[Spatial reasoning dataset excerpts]

--

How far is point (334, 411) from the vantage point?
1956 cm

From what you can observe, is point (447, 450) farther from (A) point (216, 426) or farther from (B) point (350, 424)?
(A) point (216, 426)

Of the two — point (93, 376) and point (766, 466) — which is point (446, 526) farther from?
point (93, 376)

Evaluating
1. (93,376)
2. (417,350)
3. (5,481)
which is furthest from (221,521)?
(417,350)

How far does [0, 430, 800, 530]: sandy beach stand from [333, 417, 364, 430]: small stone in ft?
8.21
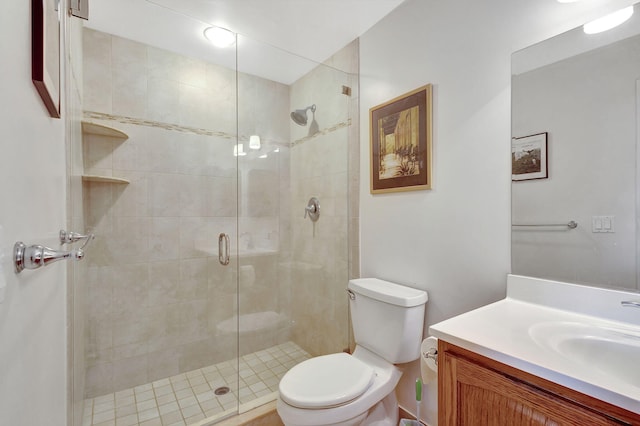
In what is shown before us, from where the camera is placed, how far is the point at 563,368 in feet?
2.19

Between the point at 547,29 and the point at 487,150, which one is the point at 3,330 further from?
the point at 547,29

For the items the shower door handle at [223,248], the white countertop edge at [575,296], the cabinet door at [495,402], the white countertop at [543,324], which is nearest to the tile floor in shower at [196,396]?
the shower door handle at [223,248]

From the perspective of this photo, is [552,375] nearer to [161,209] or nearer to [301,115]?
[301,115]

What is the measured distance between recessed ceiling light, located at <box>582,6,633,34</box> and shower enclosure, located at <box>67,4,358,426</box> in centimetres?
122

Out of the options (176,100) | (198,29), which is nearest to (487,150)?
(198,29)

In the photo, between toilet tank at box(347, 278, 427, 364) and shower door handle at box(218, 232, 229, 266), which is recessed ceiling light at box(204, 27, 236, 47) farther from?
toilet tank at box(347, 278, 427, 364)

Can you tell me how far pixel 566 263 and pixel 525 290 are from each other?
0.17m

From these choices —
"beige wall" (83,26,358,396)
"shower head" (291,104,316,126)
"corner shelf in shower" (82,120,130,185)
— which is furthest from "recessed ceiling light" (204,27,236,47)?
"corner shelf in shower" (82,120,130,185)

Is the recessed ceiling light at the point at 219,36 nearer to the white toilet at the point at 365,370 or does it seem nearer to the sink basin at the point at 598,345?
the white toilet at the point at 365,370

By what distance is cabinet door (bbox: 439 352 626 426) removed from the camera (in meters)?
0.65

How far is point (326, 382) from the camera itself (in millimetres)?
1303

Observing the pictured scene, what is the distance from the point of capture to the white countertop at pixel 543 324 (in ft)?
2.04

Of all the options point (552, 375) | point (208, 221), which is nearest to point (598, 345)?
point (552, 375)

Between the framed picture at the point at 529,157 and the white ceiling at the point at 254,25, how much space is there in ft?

--

Your instructions: Rescale the lines from the one containing "Of all the options" through the end of the records, both ends included, by writing them out again with their requests and multiplying every coordinate in the answers by 0.65. Round each result to a whole number, with halves rounded up, and leave the numbers in the requests unchanged.

Task output:
Of all the options point (552, 375) | point (208, 221), which is nearest to point (598, 345)?
point (359, 244)

Between the framed picture at the point at 529,157 and the white ceiling at the point at 254,25, how much space is there in ft?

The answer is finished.